Po tysiąckroć Cię wzywam i błogosławię; po tysiąckroć razy, tak, po tysiąckroć razy Cię kocham. Umrzeć, u­mrzeć z najsłodszej miłości u twoich niepokalanych stóp, o Najświętsza Matko!

Bądź pozdrowiona ukochana Matko 

Bądź pozdrowiona, ukochana Matko, która widzisz i sły­­szysz równie dobrze z oddali. Przyjmij moje pozdro­wie­­nie, korne i pełne synowskiej czci; usłysz gorące bi­cie te­go serca, które pokonuje morza i dosięga twego ser­ca!
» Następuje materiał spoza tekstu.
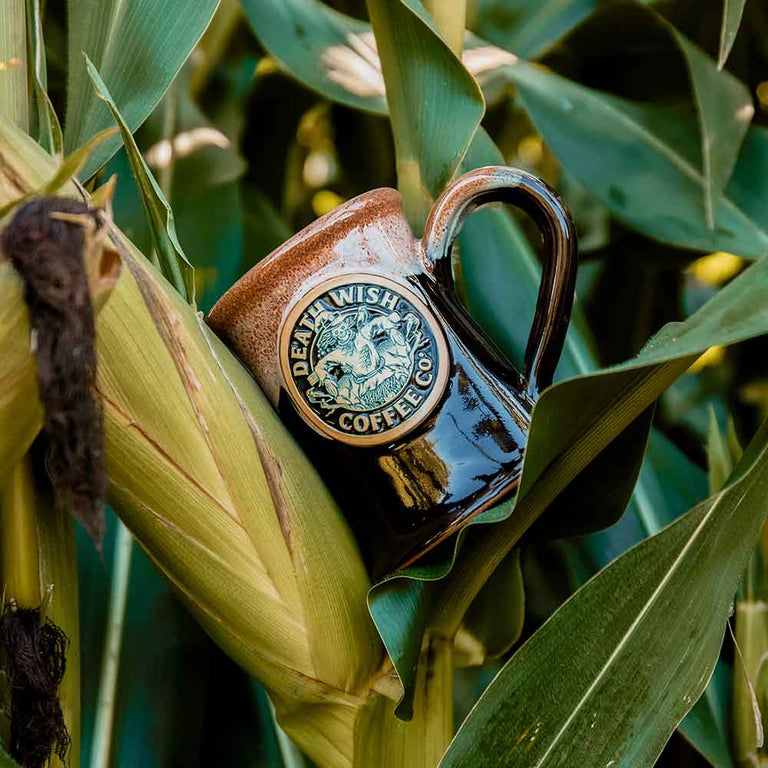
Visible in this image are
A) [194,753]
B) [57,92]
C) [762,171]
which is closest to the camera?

Raduj się, dostojna Niewiasto na niebiosach, i przyjmij moje po­dziękowanie za tyle twoich dobrodziejstw i cu­dów. Ty je­s­teś Matką naszych matek; Ty – potężna dzięki łasce u Serca Bożego; módl się za nami grzesz­ni­kami.
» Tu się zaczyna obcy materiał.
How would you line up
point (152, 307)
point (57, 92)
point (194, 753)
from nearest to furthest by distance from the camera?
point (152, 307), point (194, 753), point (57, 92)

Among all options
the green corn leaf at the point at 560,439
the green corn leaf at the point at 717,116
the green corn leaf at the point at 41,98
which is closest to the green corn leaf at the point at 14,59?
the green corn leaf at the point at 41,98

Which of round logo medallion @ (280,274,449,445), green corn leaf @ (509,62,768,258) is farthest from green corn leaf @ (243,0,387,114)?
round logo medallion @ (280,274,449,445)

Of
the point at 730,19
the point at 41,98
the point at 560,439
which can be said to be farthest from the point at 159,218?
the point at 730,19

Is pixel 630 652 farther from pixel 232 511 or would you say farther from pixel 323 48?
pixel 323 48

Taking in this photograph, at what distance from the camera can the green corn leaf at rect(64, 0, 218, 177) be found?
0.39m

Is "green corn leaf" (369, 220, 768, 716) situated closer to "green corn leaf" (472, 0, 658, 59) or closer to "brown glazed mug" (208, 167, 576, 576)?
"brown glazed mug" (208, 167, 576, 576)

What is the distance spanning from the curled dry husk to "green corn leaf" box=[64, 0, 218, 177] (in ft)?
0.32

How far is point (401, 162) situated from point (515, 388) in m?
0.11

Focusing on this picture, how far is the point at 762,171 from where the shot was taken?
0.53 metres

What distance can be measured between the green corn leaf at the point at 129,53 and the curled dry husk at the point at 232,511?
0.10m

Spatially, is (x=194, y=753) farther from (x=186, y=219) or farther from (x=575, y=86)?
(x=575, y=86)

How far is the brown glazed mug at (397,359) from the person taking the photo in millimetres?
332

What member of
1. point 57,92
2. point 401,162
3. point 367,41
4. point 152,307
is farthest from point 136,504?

Oto i ja jestem obecny na twoich wielkich uroczysto­ściach, na twoim triumfie, o Maryjo! Zginam kolana przed Tobą; podnoszę do Ciebie wzrok i pragnienia mo­jej du­szy, o Błogosławiona, „któraś pewnego dnia do­świad­czyła płaczu”.
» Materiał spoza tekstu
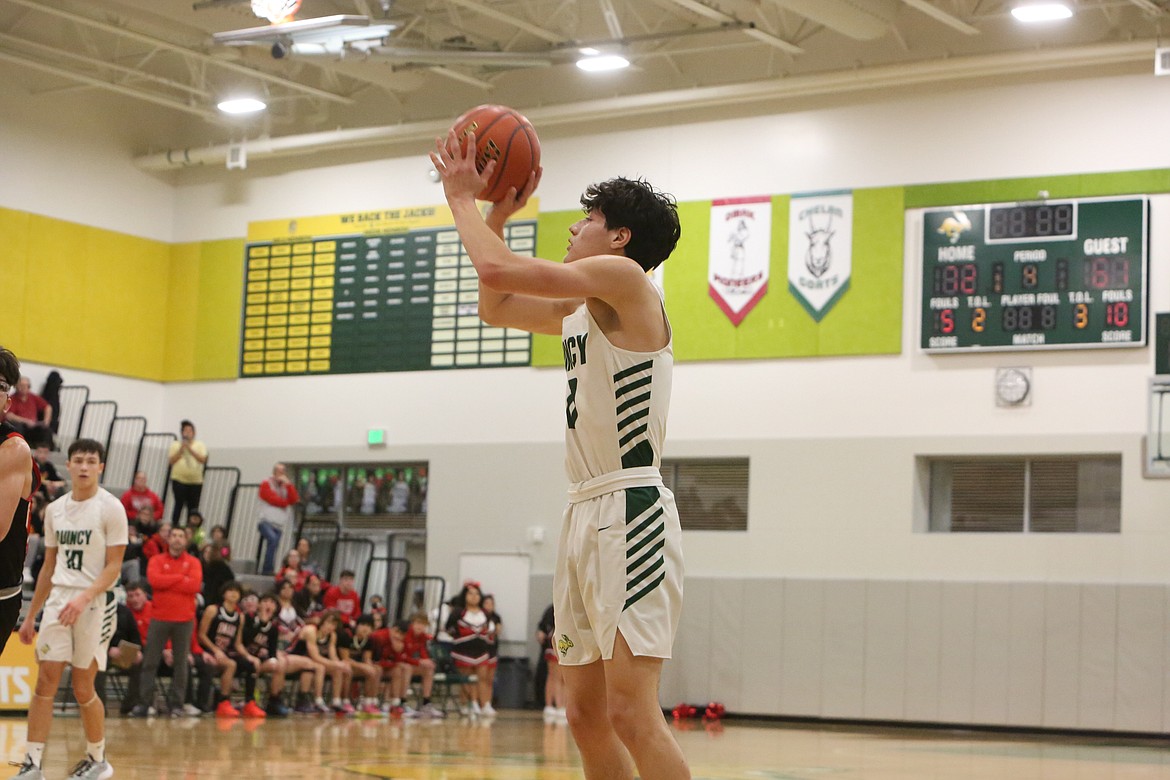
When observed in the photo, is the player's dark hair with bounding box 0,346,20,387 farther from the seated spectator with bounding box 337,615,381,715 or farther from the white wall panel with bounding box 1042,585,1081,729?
the white wall panel with bounding box 1042,585,1081,729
Wołam do Ciebie i Ciebie pokornie proszę za siebie i za wszystkich, „Dziewico, o Pani pełna świętości”. Przed two­­imi stopami składam moje serce i całe moje biedne ży­cie; po tysiąckroć Cię błogosławię, po tysiąckroć, tak, po tysiąckroć Cię kocham.

Gwiazdo przez Boga ustanowiona na horyzoncie chrze­ścijaństwa, aby do Ciebie  kierowali swe prośby ci, którzy cierpią i żywią nadzieję; na myśl o Tobie u­spo­kaja się ser­ce, rozwesela się umysł, rozlewa pokój i radość.

Bóg, który Cię obdarzył pełnią łask na tej ziemi, dał Ci w nie­bie pełnię władzy wobec tych, co proszą o twoje świę­te wsta­wiennictwo.

Najświętsza Dziewico, do opieki której nikt się nie zwra­­­cał na próżno, daj nam siłę, udziel miłości, abyśmy pragnęli tego, czego chce Bóg od nas!

Spoglądaj zawsze na nasze nędze swoimi miłosiernymi oczyma, i udzielaj hojnie swoich łask tej rzeszy, która Cię otacza  i kocha!

Zarówno dla bogatych, jak i biednych, zdrowych i cho­rych, starych i młodych, dobrych i niedobrych uzyskaj świa­tło, a wielkie pokrzepienie wiary tak dla dobrych, jak i złych!

Ileż szlachetnych uczuć, jaką świadomość dobra, jakie żywe źródło świętości wzbudza, o Maryjo, twój przykład!